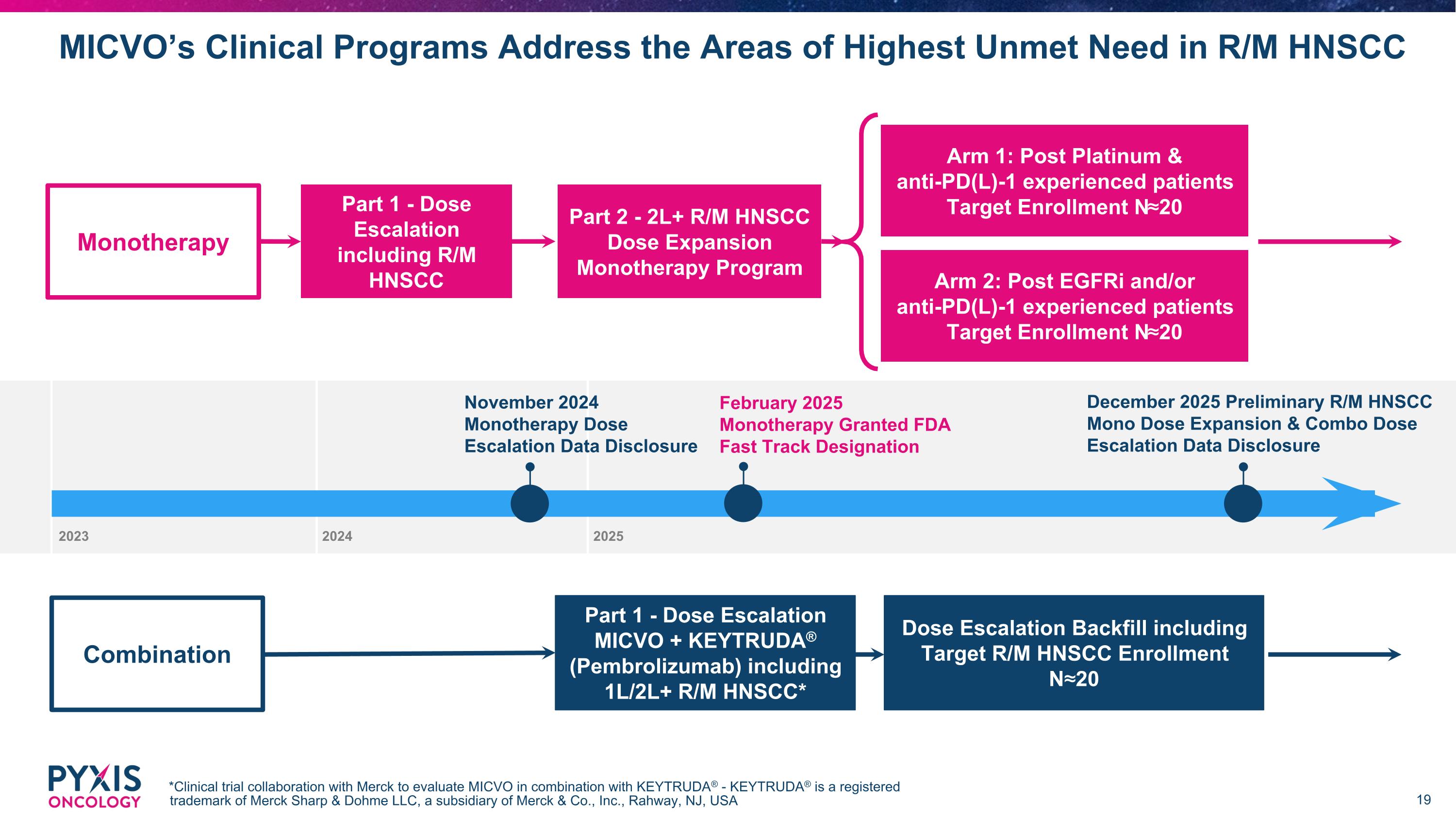 MICVO's Clinical Programs Address the Areas of Highest Unmet Need in R/M HNSCC

Monotherapy

Part 1 - Dose Escalation including R/M HNSCC

Part 2 - 2L+ R/M HNSCC Dose Expansion Monotherapy Program

Arm 1: Post Platinum & anti-PD(L)-1 experienced patients Target Enrollment N≈20

Arm 2: Post EGFRi and/or anti-PD(L)-1 experienced patients Target Enrollment N≈20

November 2024 Monotherapy Dose Escalation Data Disclosure

February 2025 Monotherapy Granted FDA Fast Track Designation

December 2025 Preliminary R/M HNSCC Mono Dose Expansion & Combo Dose Escalation Data Disclosure

2023

2024

2025

Combination

Part 1 - Dose Escalation MICVO + KEYTRUDA® (Pembrolizumab) including 1L/2L+ R/M HNSCC*

Dose Escalation Backfill including Target R/M HNSCC Enrollment N≈20

PYXIS ONCOLOGY

*Clinical trial collaboration with Merck to evaluate MICVO in combination with KEYTRUDA® - KEYTRUDA® is a registered trademark of Merck Sharp & Dohme LLC, a subsidiary of Merck & Co., Inc., Rahway, NJ, USA

19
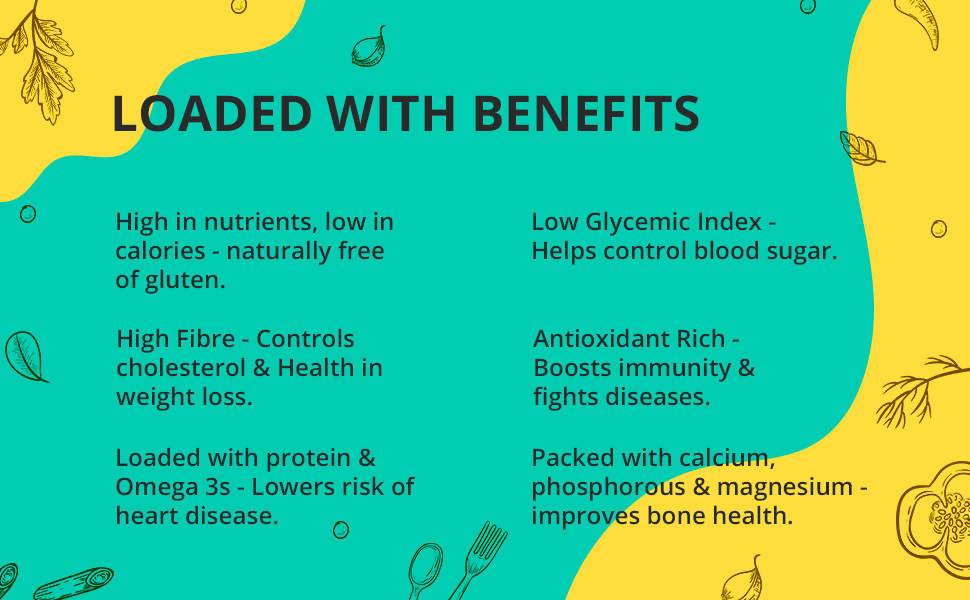 LOADED WITH BENEFITS

High in nutrients, low in calories - naturally free of gluten.

High Fibre - Controls cholesterol & Health in weight loss.

Loaded with protein & Omega 3s - Lowers risk of heart disease.

Low Glycemic Index - Helps control blood sugar.

Antioxidant Rich - Boosts immunity & fights diseases.

Packed with calcium, phosphorous & magnesium - improves bone health.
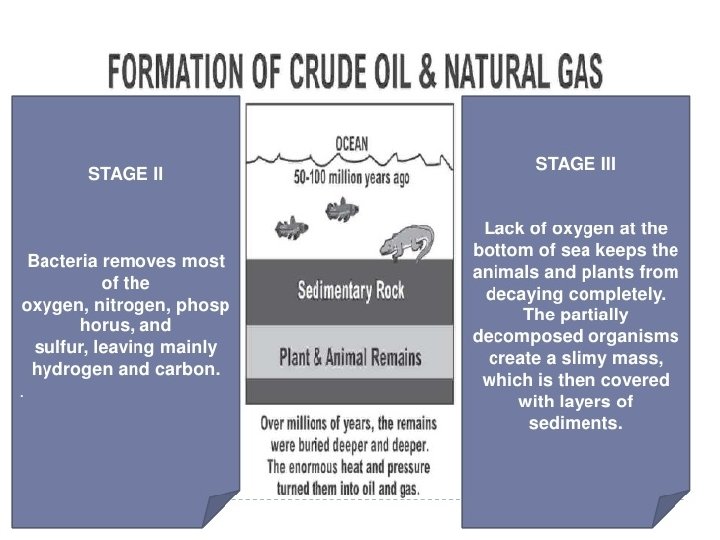 FORMATION OF CRUDE OIL & NATURAL GAS

STAGE II

Bacteria removes most of the oxygen, nitrogen, phosp horus, and sulfur, leaving mainly hydrogen and carbon.

.

OCEAN

50-100 million years ago

Sedimentary Rock

Plant & Animal Remains

Over millions of years, the remains were buried deeper and deeper. The enormous heat and pressure turned them into oil and gas.

STAGE III

Lack of oxygen at the bottom of sea keeps the animals and plants from decaying completely. The partially decomposed organisms create a slimy mass, which is then covered with layers of sediments.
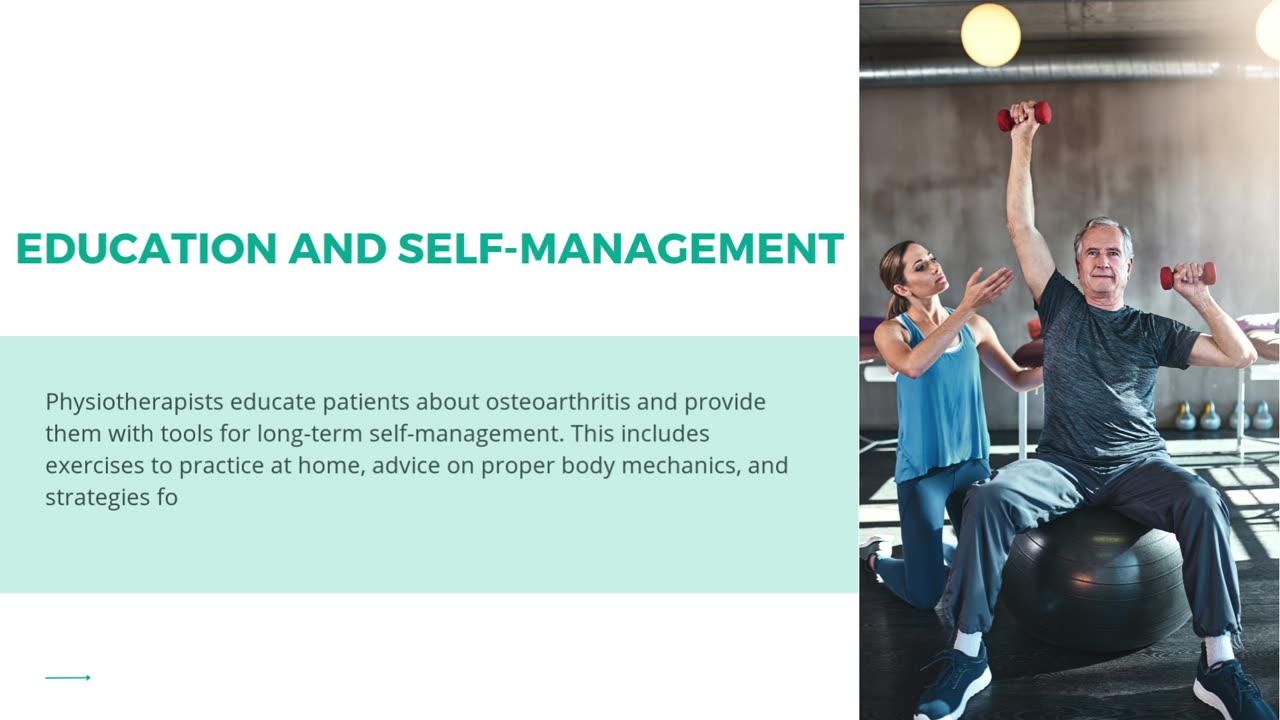 EDUCATION AND SELF-MANAGEMENT

Physiotherapists educate patients about osteoarthritis and provide them with tools for long-term self-management. This includes exercises to practice at home, advice on proper body mechanics, and strategies fo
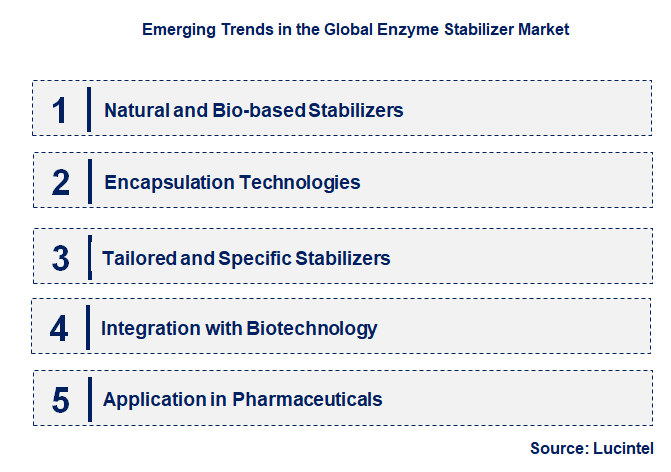 Emerging Trends in the Global Enzyme Stabilizer Market

1 Natural and Bio-based Stabilizers

2 Encapsulation Technologies

3 Tailored and Specific Stabilizers

4 Integration with Biotechnology

5 Application in Pharmaceuticals

Source: Lucintel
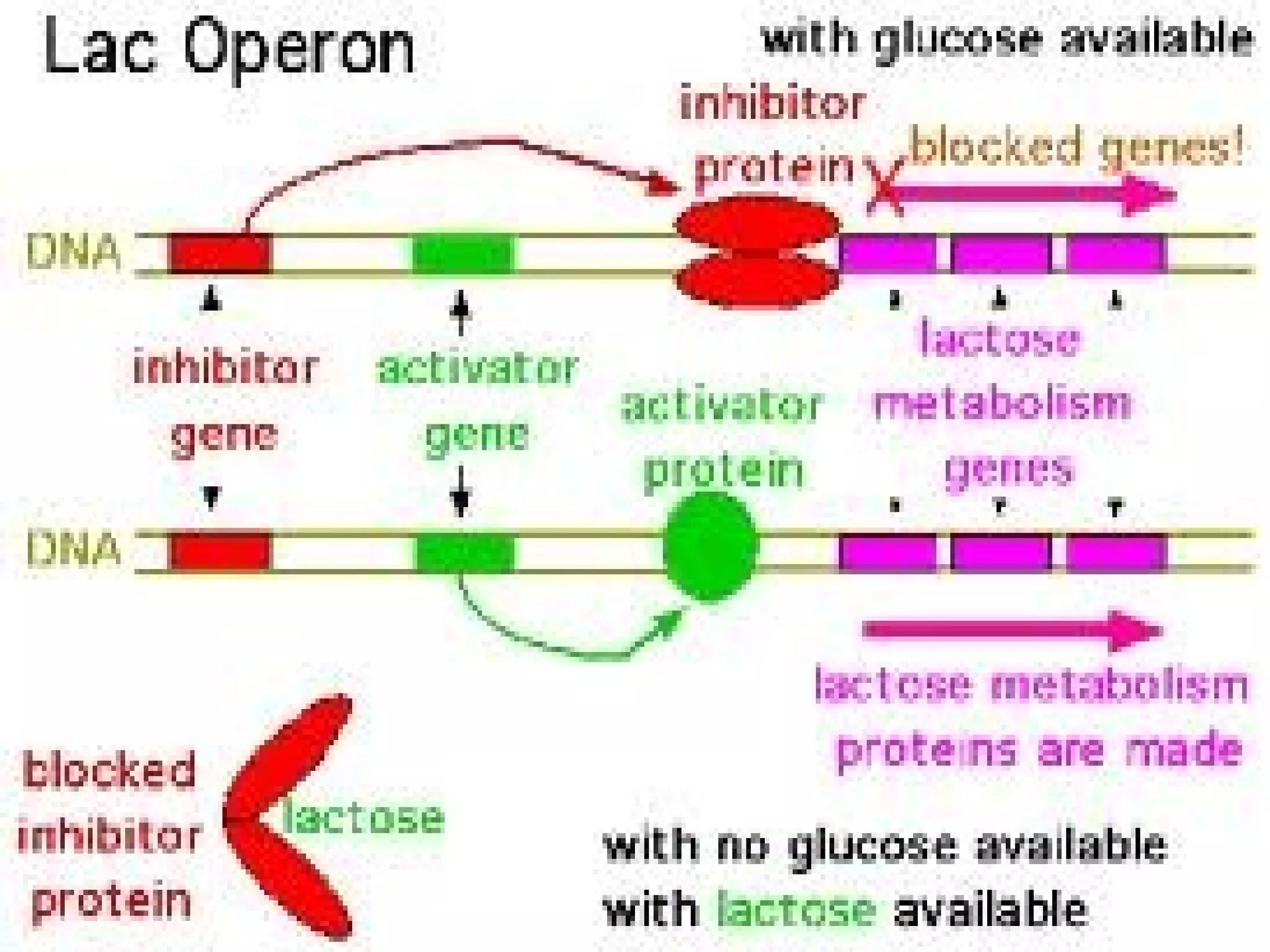 Lac Operon

with glucose available

inhibitor protein

blocked genes!

DNA

inhibitor gene

activator gene

activator protein

lactose metabolism genes

DNA

lactose metabolism proteins are made

blocked inhibitor protein

lactose

with no glucose available
with lactose available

EXERCISE => Can the lines from the start of the records through the line with "PYXIS ONCOLOGY" be given again exactly, with the pictures left out?

ANSWER SPACE =>
 MICVO's Clinical Programs Address the Areas of Highest Unmet Need in R/M HNSCC

Monotherapy

Part 1 - Dose Escalation including R/M HNSCC

Part 2 - 2L+ R/M HNSCC Dose Expansion Monotherapy Program

Arm 1: Post Platinum & anti-PD(L)-1 experienced patients Target Enrollment N≈20

Arm 2: Post EGFRi and/or anti-PD(L)-1 experienced patients Target Enrollment N≈20

November 2024 Monotherapy Dose Escalation Data Disclosure

February 2025 Monotherapy Granted FDA Fast Track Designation

December 2025 Preliminary R/M HNSCC Mono Dose Expansion & Combo Dose Escalation Data Disclosure

2023

2024

2025

Combination

Part 1 - Dose Escalation MICVO + KEYTRUDA® (Pembrolizumab) including 1L/2L+ R/M HNSCC*

Dose Escalation Backfill including Target R/M HNSCC Enrollment N≈20

PYXIS ONCOLOGY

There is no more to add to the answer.